Help Center/ GaussDB(DWS)/ Performance Tuning/ Optimization Cases/ Case: Rewriting SQL Statements and Deleting in-clause
Updated on 2023-06-25 GMT+08:00

Case: Rewriting SQL Statements and Deleting in-clause

Before Optimization

in-clause/any-clause is a common SQL statement constraint. Sometimes, the clause following in or any is a constant. For example:

1
2
3
4
select 
count(1) 
from calc_empfyc_c1_result_tmp_t1 
where ls_pid_cusr1 in ('20120405', '20130405');

or

1
2
3
4
select 
count(1) 
from calc_empfyc_c1_result_tmp_t1 
where ls_pid_cusr1 in any('20120405', '20130405');

Some special usages are as follows:

1
2
3
4
5
SELECT 
ls_pid_cusr1,COALESCE(max(round((current_date-bthdate)/365)),0)
FROM calc_empfyc_c1_result_tmp_t1 t1,p10_md_tmp_t2 t2
WHERE t1.ls_pid_cusr1 = any(values(id),(id15))
GROUP BY ls_pid_cusr1;

Where id and id15 are columns of p10_md_tmp_t2. ls_pid_cusr1 = any(values(id),(id15)) equals t1. ls_pid_cusr1 = id or t1. ls_pid_cusr1 = id15.

Therefore, join-condition is essentially an inequality, and nestloop must be used for this join operation. The execution plan is as follows:

After Optimization

The test result shows that both result sets are too large. As a result, nestloop is time-consuming with more than one hour to return results. Therefore, the key to performance optimization is to eliminate nestloop, using more efficient hashjoin. From the perspective of semantic equivalence, the SQL statements can be written as follows:

 1
 2
 3
 4
 5
 6
 7
 8
 9
10
11
12
13
14
15
16
17
18
19
select
ls_pid_cusr1,COALESCE(max(round(ym/365)),0)
from
(
         (
                   SELECT 
                            ls_pid_cusr1,(current_date-bthdate) as ym
                   FROM calc_empfyc_c1_result_tmp_t1 t1,p10_md_tmp_t2 t2
                   WHERE t1.ls_pid_cusr1 = t2.id and t1.ls_pid_cusr1 != t2.id15
         )
         union all
         (
                   SELECT 
                            ls_pid_cusr1,(current_date-bthdate) as ym
                   FROM calc_empfyc_c1_result_tmp_t1 t1,p10_md_tmp_t2 t2
                   WHERE t1.ls_pid_cusr1 = id15
         )
)
GROUP BY ls_pid_cusr1;

Note: Use UNION ALL instead of UNION if possible. UNION eliminates duplicate rows while merging two result sets but UNION ALL merges the two result sets without deduplication.
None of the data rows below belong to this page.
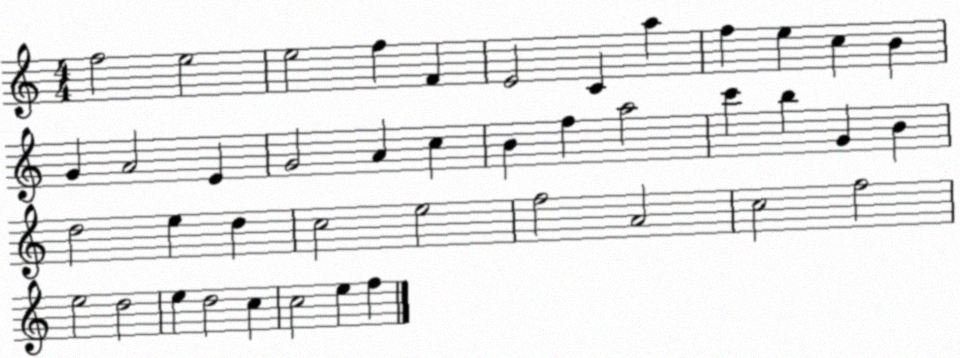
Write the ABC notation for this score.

X:1
T:Untitled
M:4/4
L:1/4
K:C
f2 e2 e2 f F E2 C a f e c B G A2 E G2 A c B f a2 c' b G B d2 e d c2 e2 f2 A2 c2 f2 e2 d2 e d2 c c2 e f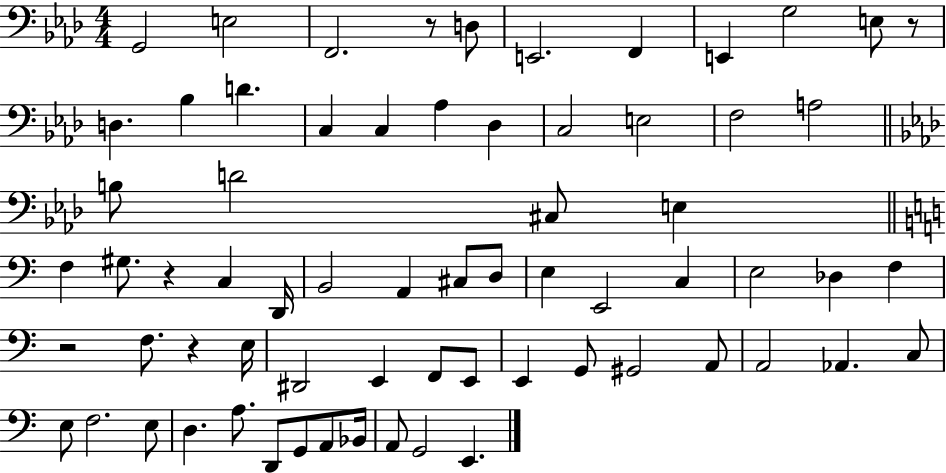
{
  \clef bass
  \numericTimeSignature
  \time 4/4
  \key aes \major
  g,2 e2 | f,2. r8 d8 | e,2. f,4 | e,4 g2 e8 r8 | \break d4. bes4 d'4. | c4 c4 aes4 des4 | c2 e2 | f2 a2 | \break \bar "||" \break \key f \minor b8 d'2 cis8 e4 | \bar "||" \break \key a \minor f4 gis8. r4 c4 d,16 | b,2 a,4 cis8 d8 | e4 e,2 c4 | e2 des4 f4 | \break r2 f8. r4 e16 | dis,2 e,4 f,8 e,8 | e,4 g,8 gis,2 a,8 | a,2 aes,4. c8 | \break e8 f2. e8 | d4. a8. d,8 g,8 a,8 bes,16 | a,8 g,2 e,4. | \bar "|."
}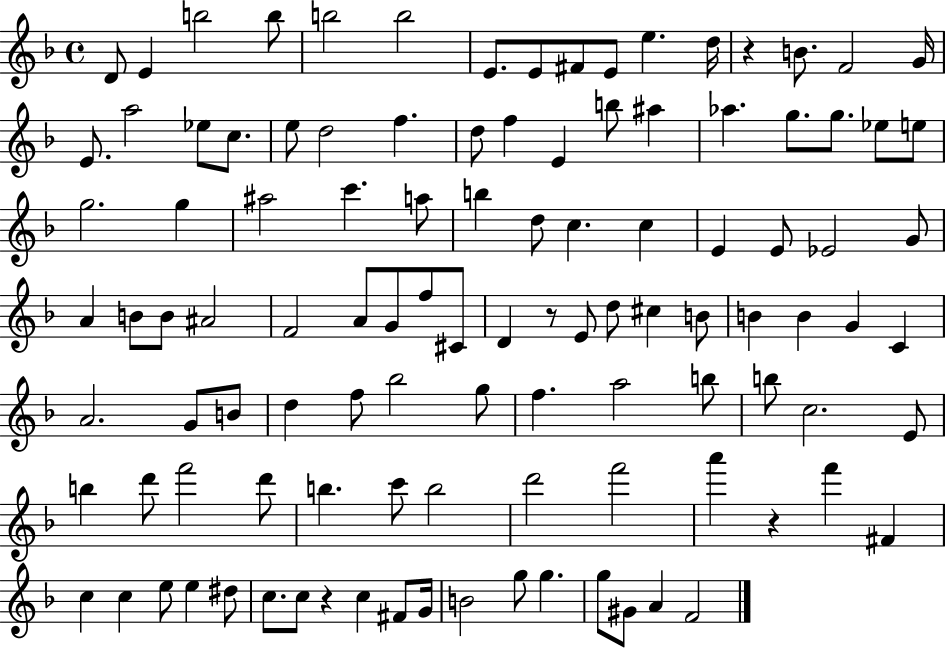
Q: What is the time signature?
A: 4/4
Therefore, replace UNION with UNION ALL if you are sure that the two result sets do not contain duplicate rows based on the service logic.

The optimized SQL queries consist of two equivalent join subqueries, and each subquery can be used for hashjoin in this scenario. The optimized execution plan is as follows:

Before the optimization, no result is returned for more than 1 hour. After the optimization, the result is returned within 7s.